Le pré-recrutement permettrait d’améliorer l’accès des étudiant·es des milieux populaires aux métiers de l’enseignement et de l’éducation. Il commencerait à partir de la L1 puis à tous les niveaux, sous statut d’élève-fonctionnaire rémunéré·e et avec un engagement quinquennal à l’obtention du concours. Ainsi, on entrerait plus tôt dans la carrière et ces années sont prises en compte pour la retraite. C’est un levier d’amélioration de la formation, de stabilisation du vivier : les pré-recruté·es n’ayant d’autre obligation que d’étudier. Le master, en premier lieu le master disciplinaire ou de psychologie (mais également le master MEEF totalement remanié) doit faire partie du pré-recrutement.
Bilan
Le SNES-FSU est attaché aux trois voies d’accès aux concours et à la diversité des profils de lauréat·es qui font la richesse de nos métiers et apportent beaucoup aux élèves. Selon les disciplines, les profils de lauréat·es sont très variable : il faut donc impérativement garder cette souplesse dans les concours du 2nd degré pour ne pas aggraver la crise du recrutement dans certaines disciplines. Les étudiant·es qu’ils et elles soient à l’INSPé ou pas, doivent pouvoir préparer et réussir les concours.

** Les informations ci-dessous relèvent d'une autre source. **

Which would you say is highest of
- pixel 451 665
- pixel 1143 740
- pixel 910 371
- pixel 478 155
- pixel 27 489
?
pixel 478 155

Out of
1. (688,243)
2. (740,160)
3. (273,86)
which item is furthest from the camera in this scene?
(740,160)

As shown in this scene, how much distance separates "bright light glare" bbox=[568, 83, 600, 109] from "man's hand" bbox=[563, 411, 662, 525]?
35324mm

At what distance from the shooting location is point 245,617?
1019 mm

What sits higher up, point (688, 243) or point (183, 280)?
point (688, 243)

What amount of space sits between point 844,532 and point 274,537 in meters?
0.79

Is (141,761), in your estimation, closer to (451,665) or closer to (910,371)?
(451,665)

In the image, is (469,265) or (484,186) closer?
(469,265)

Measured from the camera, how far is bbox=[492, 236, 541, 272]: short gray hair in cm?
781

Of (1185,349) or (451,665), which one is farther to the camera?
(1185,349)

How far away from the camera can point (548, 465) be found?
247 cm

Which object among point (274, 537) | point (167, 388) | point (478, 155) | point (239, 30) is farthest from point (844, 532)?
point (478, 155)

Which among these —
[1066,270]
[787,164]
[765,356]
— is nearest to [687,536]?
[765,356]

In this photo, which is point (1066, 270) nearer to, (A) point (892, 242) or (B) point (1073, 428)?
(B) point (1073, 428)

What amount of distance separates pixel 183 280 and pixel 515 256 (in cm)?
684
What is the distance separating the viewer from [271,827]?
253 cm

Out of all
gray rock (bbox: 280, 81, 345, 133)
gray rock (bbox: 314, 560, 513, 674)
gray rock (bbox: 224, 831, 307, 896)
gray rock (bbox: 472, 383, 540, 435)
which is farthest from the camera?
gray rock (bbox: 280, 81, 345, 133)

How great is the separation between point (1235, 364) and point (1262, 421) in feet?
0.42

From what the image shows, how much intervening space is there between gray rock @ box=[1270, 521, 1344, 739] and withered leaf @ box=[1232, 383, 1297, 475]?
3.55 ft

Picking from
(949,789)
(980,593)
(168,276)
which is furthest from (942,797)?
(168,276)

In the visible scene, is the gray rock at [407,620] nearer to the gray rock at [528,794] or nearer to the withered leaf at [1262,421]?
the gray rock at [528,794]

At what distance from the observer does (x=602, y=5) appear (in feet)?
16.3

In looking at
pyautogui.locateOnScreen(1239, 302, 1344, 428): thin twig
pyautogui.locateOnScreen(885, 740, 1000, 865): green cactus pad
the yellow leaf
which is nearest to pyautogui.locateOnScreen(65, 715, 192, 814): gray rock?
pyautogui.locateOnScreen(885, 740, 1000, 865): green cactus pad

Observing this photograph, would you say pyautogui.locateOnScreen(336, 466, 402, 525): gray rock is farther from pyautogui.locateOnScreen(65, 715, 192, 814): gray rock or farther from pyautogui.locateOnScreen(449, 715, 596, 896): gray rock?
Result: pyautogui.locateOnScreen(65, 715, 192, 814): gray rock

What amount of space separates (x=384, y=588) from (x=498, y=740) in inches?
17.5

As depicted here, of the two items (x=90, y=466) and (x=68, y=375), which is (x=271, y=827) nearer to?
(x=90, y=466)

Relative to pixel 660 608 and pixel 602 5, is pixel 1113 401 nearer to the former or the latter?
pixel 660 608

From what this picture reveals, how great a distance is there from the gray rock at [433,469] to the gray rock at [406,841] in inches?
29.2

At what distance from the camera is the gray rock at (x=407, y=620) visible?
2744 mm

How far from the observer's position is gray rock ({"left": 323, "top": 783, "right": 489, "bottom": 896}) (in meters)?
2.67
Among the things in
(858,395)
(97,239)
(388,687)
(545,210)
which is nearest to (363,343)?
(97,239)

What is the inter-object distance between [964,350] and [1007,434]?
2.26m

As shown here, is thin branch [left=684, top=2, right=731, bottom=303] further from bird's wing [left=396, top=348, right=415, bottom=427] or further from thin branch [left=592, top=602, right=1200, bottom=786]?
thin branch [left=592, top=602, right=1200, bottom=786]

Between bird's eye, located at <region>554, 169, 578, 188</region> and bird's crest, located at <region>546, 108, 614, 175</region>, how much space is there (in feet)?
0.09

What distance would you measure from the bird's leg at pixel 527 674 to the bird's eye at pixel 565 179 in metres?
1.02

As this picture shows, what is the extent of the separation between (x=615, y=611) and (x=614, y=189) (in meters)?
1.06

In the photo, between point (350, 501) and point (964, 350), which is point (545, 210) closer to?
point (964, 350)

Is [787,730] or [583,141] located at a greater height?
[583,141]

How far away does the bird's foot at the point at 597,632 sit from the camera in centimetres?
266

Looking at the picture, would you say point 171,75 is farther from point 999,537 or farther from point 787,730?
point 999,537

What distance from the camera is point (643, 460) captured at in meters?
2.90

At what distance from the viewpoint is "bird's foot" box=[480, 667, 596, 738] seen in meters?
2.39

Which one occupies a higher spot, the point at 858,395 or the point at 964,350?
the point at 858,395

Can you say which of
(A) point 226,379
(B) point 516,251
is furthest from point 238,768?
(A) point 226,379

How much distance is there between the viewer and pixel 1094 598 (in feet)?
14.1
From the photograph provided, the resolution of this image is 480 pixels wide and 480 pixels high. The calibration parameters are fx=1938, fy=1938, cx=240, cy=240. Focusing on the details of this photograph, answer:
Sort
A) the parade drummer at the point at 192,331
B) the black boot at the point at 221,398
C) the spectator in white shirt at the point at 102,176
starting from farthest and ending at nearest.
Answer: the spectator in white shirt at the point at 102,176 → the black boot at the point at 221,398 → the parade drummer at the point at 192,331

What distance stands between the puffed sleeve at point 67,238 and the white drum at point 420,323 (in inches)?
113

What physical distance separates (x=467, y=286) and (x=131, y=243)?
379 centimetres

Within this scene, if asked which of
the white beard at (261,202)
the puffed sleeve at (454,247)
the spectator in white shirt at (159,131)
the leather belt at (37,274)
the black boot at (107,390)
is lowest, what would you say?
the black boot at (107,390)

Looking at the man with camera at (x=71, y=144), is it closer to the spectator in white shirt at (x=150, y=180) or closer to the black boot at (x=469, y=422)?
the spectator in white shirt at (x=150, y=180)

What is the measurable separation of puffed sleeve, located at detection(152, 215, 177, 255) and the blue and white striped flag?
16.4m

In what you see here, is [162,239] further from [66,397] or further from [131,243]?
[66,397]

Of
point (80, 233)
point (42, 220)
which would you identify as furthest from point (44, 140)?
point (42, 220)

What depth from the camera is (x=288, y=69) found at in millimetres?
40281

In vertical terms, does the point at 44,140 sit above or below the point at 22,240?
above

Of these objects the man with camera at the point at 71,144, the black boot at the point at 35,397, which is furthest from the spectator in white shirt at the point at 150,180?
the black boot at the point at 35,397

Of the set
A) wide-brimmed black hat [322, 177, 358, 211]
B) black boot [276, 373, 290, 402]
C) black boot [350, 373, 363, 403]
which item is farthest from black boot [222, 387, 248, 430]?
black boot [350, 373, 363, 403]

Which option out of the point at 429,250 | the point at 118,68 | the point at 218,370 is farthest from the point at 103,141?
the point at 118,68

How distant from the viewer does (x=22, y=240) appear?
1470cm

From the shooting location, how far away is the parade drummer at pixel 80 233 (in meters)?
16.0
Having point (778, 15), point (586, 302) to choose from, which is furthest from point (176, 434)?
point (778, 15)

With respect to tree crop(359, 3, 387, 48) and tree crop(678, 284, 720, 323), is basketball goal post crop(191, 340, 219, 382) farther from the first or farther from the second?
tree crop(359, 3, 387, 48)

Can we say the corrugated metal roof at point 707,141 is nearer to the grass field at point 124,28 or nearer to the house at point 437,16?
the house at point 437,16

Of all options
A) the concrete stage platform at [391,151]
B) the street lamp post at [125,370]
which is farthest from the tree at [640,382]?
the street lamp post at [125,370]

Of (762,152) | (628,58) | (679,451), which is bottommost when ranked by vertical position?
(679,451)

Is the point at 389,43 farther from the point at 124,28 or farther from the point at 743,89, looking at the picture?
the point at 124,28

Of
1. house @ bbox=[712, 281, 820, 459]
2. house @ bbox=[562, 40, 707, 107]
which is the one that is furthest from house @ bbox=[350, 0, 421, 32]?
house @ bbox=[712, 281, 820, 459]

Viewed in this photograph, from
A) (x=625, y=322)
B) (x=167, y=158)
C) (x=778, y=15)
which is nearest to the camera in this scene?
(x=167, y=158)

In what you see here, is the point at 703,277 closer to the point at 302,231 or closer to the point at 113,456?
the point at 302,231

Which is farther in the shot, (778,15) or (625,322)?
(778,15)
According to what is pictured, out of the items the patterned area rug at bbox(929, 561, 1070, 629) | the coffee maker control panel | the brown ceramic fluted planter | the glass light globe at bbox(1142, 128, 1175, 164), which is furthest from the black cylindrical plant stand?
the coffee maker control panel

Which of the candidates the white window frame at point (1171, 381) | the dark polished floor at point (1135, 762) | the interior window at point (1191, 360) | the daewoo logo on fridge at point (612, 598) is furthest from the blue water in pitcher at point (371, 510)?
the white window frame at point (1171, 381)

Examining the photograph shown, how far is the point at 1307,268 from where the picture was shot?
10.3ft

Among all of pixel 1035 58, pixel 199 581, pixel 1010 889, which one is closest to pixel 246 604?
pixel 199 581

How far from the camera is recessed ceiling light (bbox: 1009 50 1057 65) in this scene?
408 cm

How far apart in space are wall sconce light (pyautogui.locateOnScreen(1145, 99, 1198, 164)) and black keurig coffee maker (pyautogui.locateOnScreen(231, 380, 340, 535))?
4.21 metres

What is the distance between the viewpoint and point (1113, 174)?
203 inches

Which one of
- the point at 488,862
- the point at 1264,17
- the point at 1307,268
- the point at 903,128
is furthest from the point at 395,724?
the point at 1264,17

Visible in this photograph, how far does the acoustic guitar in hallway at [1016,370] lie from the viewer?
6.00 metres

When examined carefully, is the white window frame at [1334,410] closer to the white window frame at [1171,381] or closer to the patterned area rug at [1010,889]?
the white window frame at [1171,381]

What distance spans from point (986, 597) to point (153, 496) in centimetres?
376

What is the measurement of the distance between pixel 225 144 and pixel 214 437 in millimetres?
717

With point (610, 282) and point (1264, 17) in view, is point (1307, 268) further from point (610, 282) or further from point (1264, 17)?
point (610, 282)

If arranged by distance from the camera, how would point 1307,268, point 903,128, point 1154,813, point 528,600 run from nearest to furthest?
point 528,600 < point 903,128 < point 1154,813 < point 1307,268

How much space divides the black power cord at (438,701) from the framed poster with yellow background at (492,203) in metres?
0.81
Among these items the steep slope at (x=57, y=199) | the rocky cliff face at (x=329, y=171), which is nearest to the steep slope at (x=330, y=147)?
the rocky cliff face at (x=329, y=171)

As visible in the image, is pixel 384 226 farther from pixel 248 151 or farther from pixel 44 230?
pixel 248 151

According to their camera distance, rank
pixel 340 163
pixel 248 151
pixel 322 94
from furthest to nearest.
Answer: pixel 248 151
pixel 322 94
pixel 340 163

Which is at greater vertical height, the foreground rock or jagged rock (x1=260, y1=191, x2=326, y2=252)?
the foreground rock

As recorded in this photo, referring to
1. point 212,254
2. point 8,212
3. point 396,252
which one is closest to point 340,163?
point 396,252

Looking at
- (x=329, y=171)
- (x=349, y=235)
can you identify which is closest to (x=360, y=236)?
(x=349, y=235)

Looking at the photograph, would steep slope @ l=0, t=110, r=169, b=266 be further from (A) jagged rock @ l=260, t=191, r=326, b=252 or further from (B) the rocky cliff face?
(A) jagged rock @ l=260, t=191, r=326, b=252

La crise de recrutement et d’attractivité que subit l’Éducation Nationale n’est nullement liée à la place du concours dans le cursus mais bien aux conditions de travail et aux salaires une fois le concours obtenu. Quelle que soit la place du concours, les étudiant·es sont toujours nombreux et nombreuses à se présenter aux concours du 2nd degré. Toute réforme de la formation initiale qui ne prendrait pas en compte les profils des admis·es dans le second degré et les particularités des métiers et disciplines serait une erreur stratégique pour le Ministère.L’objectif premier doit être pour notre employeur l’augmentation du nombre de postes ouverts aux concours dans le cadre des recrutements pluriannuels, une revalorisation des salaires, la fin de la politique d’austérité budgétaire et de gestion de la pénurie pour améliorer les conditions de travail.